+++ SOURCE DOCUMENT +++

A Michigan-based charity organization known as the Law Enforcement Education Program has spent a shockingly small amount of its money on programming over the last three years — 2.7 percent to be exact — and a shockingly large amount on fundraising and management. California’s Shiloh International Ministries did not do much better, spending only 3.2 percent on programs. The same can be said for the American Medical Research Organization in Florida, which spent just 4.2 percent.
Statistics like these, compiled by the Oregon Department of Justice, were the impetus for a new law making Oregon the first state to eliminate tax exemptions for charities that spend more than 70 percent on non-programming costs. After all, charities are effectively subsidized by taxpayers, who have a right to make sure that the money is not misspent or wasted. Under the law, the affected charities will not receive a local property tax exemption, and donors to 501(c)(3) charities will no longer receive a state tax deduction for contributions.

+++

*TASKS TO CARRY OUT:*
- a) Answer these about the article on charity spending, one answer per line with matching marks:
(i) What share of its money did the Law Enforcement Education Program spend on programming over the last three years?
(ii) Which agency compiled the statistics?
(iii) Above what share of spending on non-programming costs does a charity lose its tax exemptions under the new law?
- b) Output, without changes, the part of the article on charity spending that opens with the words containing "A Michigan-based charity" and closes with "just 4.2 percent.".
- c) Please write the next part of the article on charity spending, carrying it on from its last sentence.

+++ DATA FOR REVIEW +++

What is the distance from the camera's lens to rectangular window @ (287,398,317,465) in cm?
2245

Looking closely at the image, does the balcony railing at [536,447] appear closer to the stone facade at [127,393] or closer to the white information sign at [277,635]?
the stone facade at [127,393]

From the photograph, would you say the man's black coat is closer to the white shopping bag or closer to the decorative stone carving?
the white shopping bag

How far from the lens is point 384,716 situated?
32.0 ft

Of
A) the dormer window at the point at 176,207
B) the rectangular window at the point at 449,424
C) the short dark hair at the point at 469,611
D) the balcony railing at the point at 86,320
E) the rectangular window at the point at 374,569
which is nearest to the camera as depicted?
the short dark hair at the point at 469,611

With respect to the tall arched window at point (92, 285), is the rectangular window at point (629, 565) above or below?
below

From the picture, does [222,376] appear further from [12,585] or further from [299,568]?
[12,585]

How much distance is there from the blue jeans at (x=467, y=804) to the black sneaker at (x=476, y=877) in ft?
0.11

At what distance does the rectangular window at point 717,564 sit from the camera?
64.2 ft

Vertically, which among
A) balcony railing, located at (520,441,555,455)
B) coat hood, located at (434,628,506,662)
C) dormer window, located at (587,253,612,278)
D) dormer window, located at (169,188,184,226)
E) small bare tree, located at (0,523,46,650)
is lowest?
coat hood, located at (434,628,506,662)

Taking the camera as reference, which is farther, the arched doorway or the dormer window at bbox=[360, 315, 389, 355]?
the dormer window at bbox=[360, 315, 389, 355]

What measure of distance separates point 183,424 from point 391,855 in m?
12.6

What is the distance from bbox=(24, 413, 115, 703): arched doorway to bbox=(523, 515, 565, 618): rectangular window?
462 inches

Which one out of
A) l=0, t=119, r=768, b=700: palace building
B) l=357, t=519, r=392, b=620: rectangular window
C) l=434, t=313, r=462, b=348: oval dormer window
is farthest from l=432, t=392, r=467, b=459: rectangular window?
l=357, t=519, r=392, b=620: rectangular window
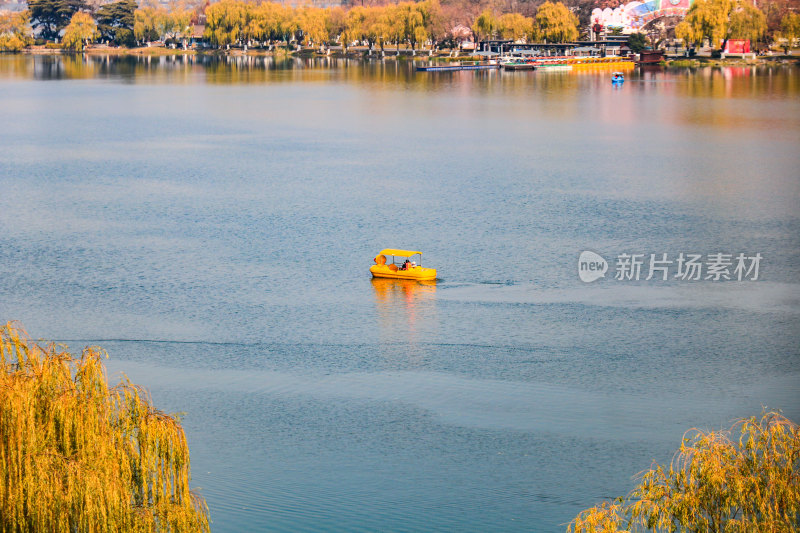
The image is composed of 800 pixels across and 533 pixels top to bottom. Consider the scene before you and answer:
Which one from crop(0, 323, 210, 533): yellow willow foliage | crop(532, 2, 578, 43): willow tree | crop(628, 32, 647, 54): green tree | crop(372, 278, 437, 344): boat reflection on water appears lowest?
crop(372, 278, 437, 344): boat reflection on water

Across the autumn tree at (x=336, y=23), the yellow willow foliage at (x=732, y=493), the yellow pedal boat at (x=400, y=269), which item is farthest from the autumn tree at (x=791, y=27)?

+++

*ANSWERS BY ITEM NUMBER:*
- a)
(i) 2.7 percent
(ii) The Oregon Department of Justice
(iii) More than 70 percent

- b)
A Michigan-based charity organization known as the Law Enforcement Education Program has spent a shockingly small amount of its money on programming over the last three years — 2.7 percent to be exact — and a shockingly large amount on fundraising and management. California’s Shiloh International Ministries did not do much better, spending only 3.2 percent on programs. The same can be said for the American Medical Research Organization in Florida, which spent just 4.2 percent.

- c)
The Oregon law simply prevents taxpayers from subsidizing charities that do not spend the bulk of their funds on programming that directly benefits the public.
In the past, Oregon and other states have prohibited charities with high fundraising and management costs from soliciting donations. In 1980, the U.S. Supreme Court rightly ruled that these laws violated the First Amendment rights of charitable organizations. This time, however, Oregon got it right. Eliminating a mismanaged charity’s tax exemption does not infringe on that organization’s First Amendment rights. Instead, the law imposes common-sense regulations that protect the public. Other states should follow Oregon’s lead.